- _Stated task_:
Copy out the records below, changing each "office tower" to "apartment block" and leaving all else as it is. Leave the pictures out of your copy.

- _Spatial reasoning question records_:
__________

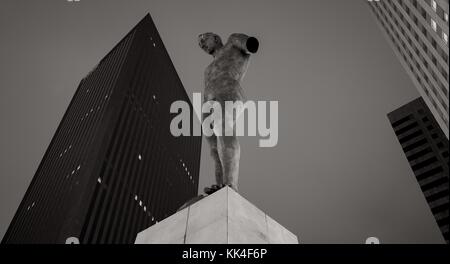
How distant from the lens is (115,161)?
8275 cm

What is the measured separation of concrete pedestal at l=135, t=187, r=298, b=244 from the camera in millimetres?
5238

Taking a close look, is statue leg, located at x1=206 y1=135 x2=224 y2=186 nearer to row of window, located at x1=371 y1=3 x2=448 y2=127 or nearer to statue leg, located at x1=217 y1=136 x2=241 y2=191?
statue leg, located at x1=217 y1=136 x2=241 y2=191

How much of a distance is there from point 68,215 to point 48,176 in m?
29.6

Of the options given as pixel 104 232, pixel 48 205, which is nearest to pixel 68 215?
pixel 104 232

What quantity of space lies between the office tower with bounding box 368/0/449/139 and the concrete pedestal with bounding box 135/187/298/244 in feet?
125

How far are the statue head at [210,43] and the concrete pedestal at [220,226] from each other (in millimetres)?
4356

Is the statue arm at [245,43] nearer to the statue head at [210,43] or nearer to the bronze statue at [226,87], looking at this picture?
the bronze statue at [226,87]

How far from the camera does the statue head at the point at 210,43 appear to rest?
9.33 meters

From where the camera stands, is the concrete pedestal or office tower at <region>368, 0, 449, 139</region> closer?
the concrete pedestal

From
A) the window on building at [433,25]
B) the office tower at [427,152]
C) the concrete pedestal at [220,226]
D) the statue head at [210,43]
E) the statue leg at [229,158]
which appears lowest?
the concrete pedestal at [220,226]

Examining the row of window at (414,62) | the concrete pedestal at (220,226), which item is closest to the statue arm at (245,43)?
the concrete pedestal at (220,226)

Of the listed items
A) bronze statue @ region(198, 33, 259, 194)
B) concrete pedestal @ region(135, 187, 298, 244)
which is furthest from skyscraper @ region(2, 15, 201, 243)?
concrete pedestal @ region(135, 187, 298, 244)

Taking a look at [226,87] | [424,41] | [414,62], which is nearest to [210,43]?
[226,87]
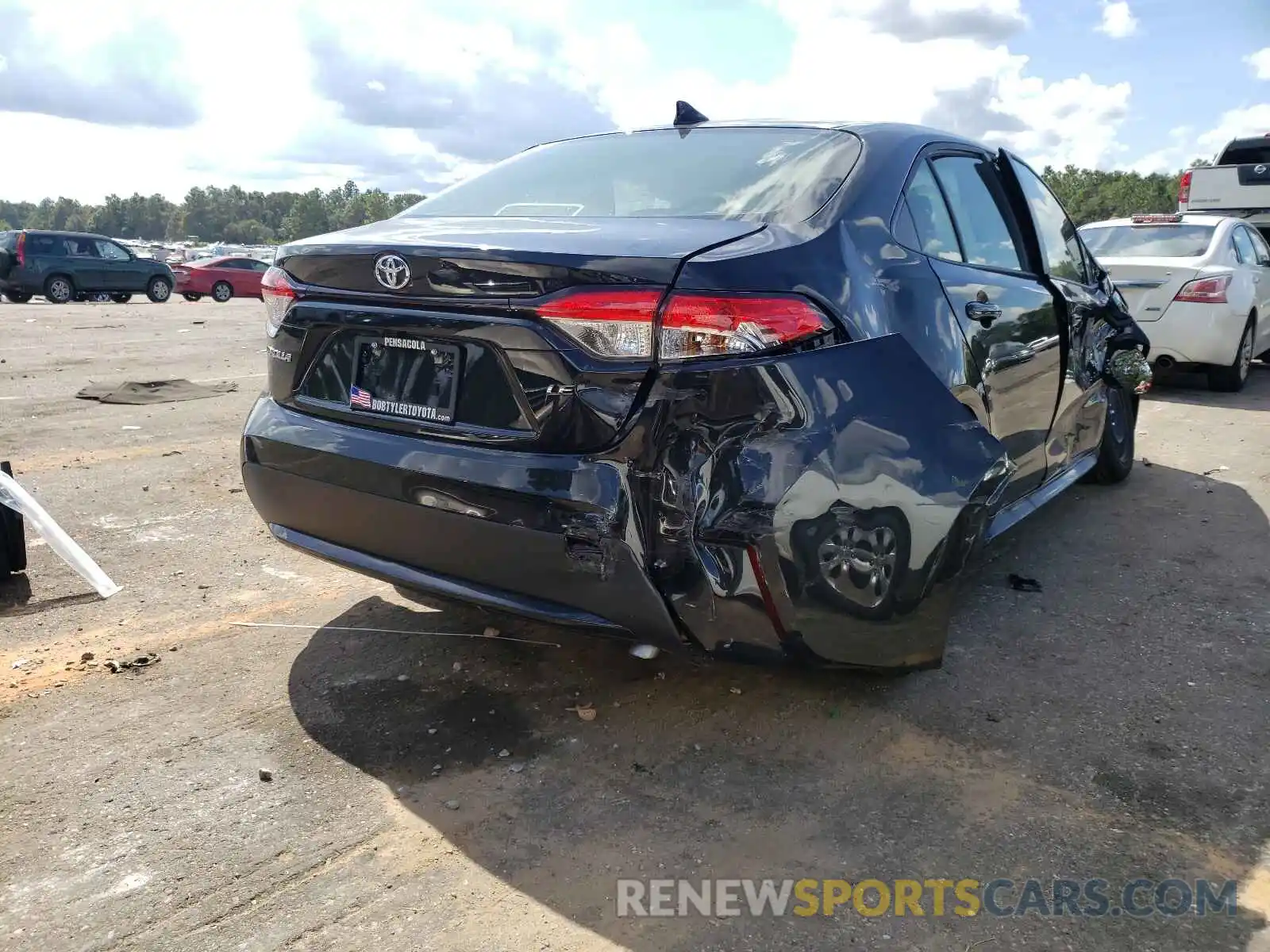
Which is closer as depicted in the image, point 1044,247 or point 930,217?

__________

- _Solution to the exercise_:
How distant from the lens is (115,161)?
8275 cm

What is the measured separation of concrete pedestal at l=135, t=187, r=298, b=244 from the camera in millimetres?
5238

Taking a close look, is statue leg, located at x1=206 y1=135 x2=224 y2=186 nearer to row of window, located at x1=371 y1=3 x2=448 y2=127 or nearer to statue leg, located at x1=217 y1=136 x2=241 y2=191?
statue leg, located at x1=217 y1=136 x2=241 y2=191

How much of a distance is there from point 68,215 to point 48,176 in m?
29.6

Of the options given as pixel 104 232, pixel 48 205, which is nearest to pixel 68 215?
pixel 104 232

What quantity of space lies between the apartment block with bounding box 368/0/449/139 and the concrete pedestal with bounding box 135/187/298/244 in feet?
125

How far are the statue head at [210,43] and the concrete pedestal at [220,226] from each other (in millimetres)?
4356

Is the statue arm at [245,43] nearer to the statue head at [210,43] or nearer to the bronze statue at [226,87], looking at this picture?
the bronze statue at [226,87]

How far from the camera does the statue head at the point at 210,43 appear to rest?
9.33 meters

From where the camera stands, is the concrete pedestal or apartment block at <region>368, 0, 449, 139</region> closer?
the concrete pedestal

From
A) the window on building at [433,25]
B) the apartment block at [427,152]
C) the concrete pedestal at [220,226]
D) the statue head at [210,43]
E) the statue leg at [229,158]
which appears lowest?
the concrete pedestal at [220,226]

Examining the row of window at (414,62) | the concrete pedestal at (220,226), which item is closest to the statue arm at (245,43)?
the concrete pedestal at (220,226)

Of the listed items
A) bronze statue @ region(198, 33, 259, 194)
B) concrete pedestal @ region(135, 187, 298, 244)
which is furthest from skyscraper @ region(2, 15, 201, 243)?
concrete pedestal @ region(135, 187, 298, 244)

Taking a look at [226,87] | [424,41] | [414,62], which is nearest to [210,43]?
[226,87]
Which is closer as depicted in the image, point 1044,247 or point 930,217?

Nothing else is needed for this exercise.